Penulis: anung aulia malik
Editor: Rekarinta Vintoko
TRIBUNWOW.COM - Satu hari lagi tepatnya pada Selasa (30/8/2022) akan digelar rekonstruksi kasus pembunuhan berencana terhadap Nofriansyah Yosua Hutabarat alias Brigadir J di tempat kejadian perkar (TKP) yakni di rumah dinas eks Kadiv Propam Irjen Ferdy Sambo, di Kompleks Polri, Duren Tiga, Jakarta Selatan.
Tim kuasa hukum Brigadir J mengakui ingin melihat dan mengetahui apa yang sebenarnya dilakukan oleh Ferdy Sambo saat pembunuhan Brigadir J berlangsung.
Dikutip TribunWow dari YouTube tvOnenews, pernyataan ini disampaikan oleh kuasa hukum Brigadir J, Martin Lukas Simanjuntak.
Baca juga: VIDEO Putri Candrawathi Ngaku Tak Bantu Suami Bunuh Brigadir J hingga Kukuh Jadi Korban Pelecehan
Martin mengatakan, pihaknya ingin mengetahui peran dari kelima tersangka kasus pembunuhan Brigadir J, mulai dari Irjen Sambo, Kuat Maruf, Bharada E, Bripka RR alias Ricky Rizal, serta Putri Candrawathi alias PC.
"RE pernah mengatakan kepada Ketua Komnas HAM bahwa Pak FS itu nembak juga," ungkap Martin.
"Ibu PC perannya sampai sebatas apa?
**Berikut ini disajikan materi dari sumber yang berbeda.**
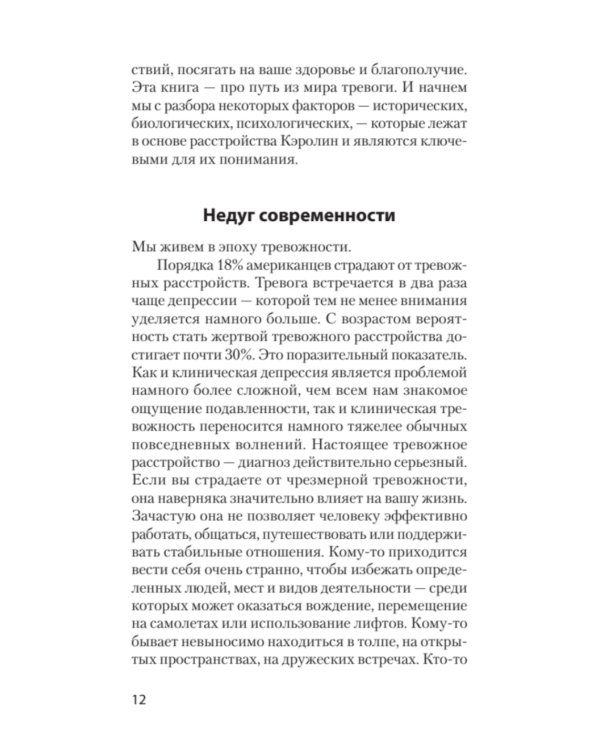Свобода от тревоги. Справься с тревогой, пока она не расправилась с тобой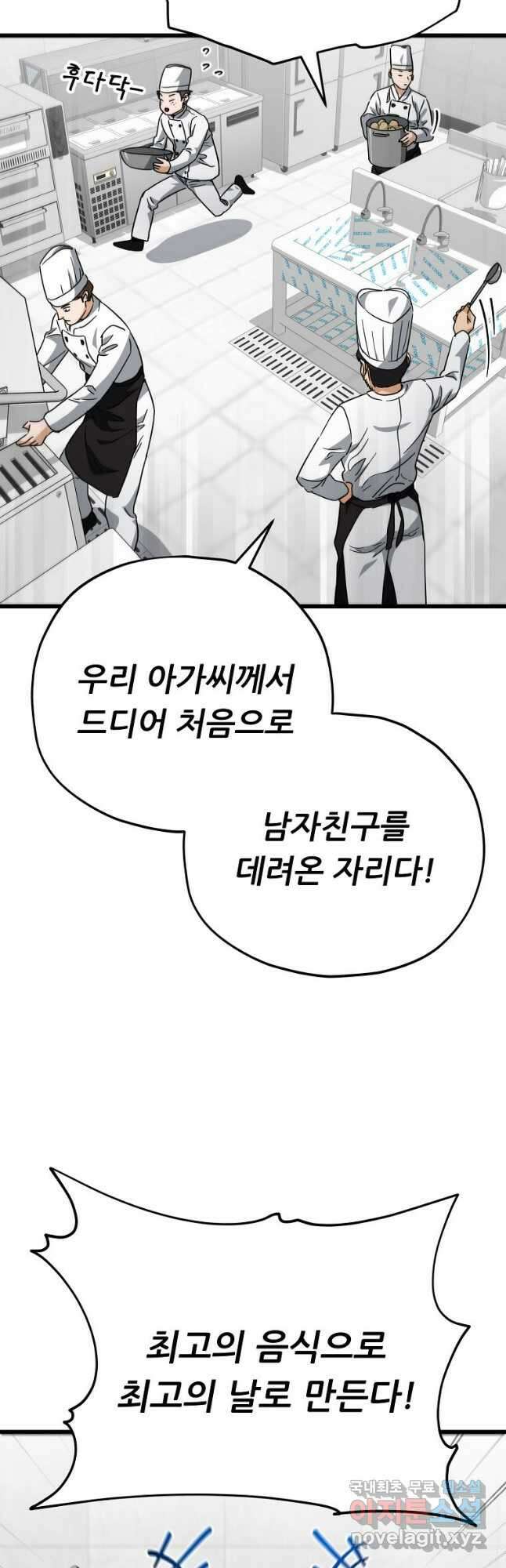 아빠가 너무 강함 120화 2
Apakah hanya sampai perencanaan atau juga turut serta membantu, atau mungkin bersama-sama juga," terangnya.
Baca juga: Kejagung Kembalikan Berkas Perkara Ferdy Sambo Cs ke Bareskrim Polri, Ternyata Ini Penyebabnya
Pengakuan Putri Dinilai Janggal
Di sisi lain, pengakuan PC terkait pelecehan yang dilakukan Brigadir J, dianggap janggal.
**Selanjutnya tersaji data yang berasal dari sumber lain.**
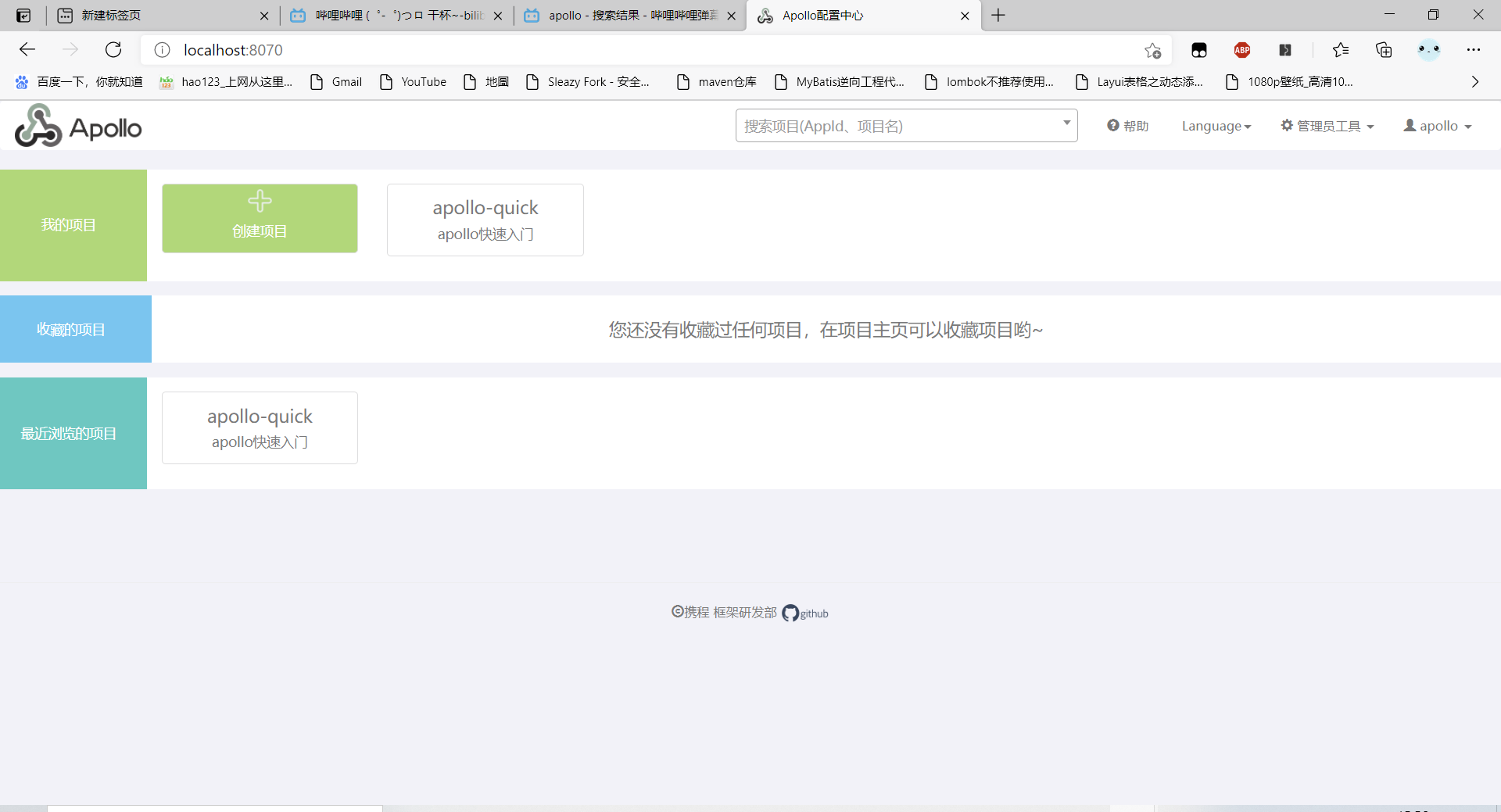 image-20210311155701217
Dilansir TribunWow.com, selain meragukan, kasus ini juga dinilai tidak memenuhi dua faktor yang menjadi dasar dalam kategori kasus pelecehan atau kekerasan seksual.
Karenanya, sejumlah ahli menilai bahwa Putri sebagai istri Ferdy Sambo yang berpangkat Jenderal, tidak mungkin mengalami pelecehan tersebut.
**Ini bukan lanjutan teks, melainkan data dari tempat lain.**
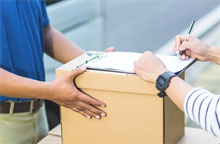 武汉税票贷助力企业扩大经营，最高可贷2100万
Terkait hal ini, Guru Besar Universitas Indonesia (UI) sekaligus pengajar gender dan hukum, Profesor Sulistyowati Irianto, menerangkan ada dua faktor yang harus dipenuhi dalam kasus pelecehan atau kekerasan seksual.
Dua faktor tersebut adalah tidak adanya persetujuan korban dan relasi kuasa.
"Saya rasa teman-teman aktivis perempuan sangat berhati-hati dalam kasus ini," kata Sulistyowati dilansir kanal YouTube KOMPASTV, Senin (29/8/2022).
"Karena pelecehan seksual, kekerasan seksual itu membutuhkan dua unsur yang harus dipenuhi. Yang pertama adalah ketiadaan consent, kesukarelaan, atau persetujuan dari korban."
"Dan kedua adalah ada relasi kuasa di mana pelaku selalu berada dalam kekuasaan yang lebih terhadap korban."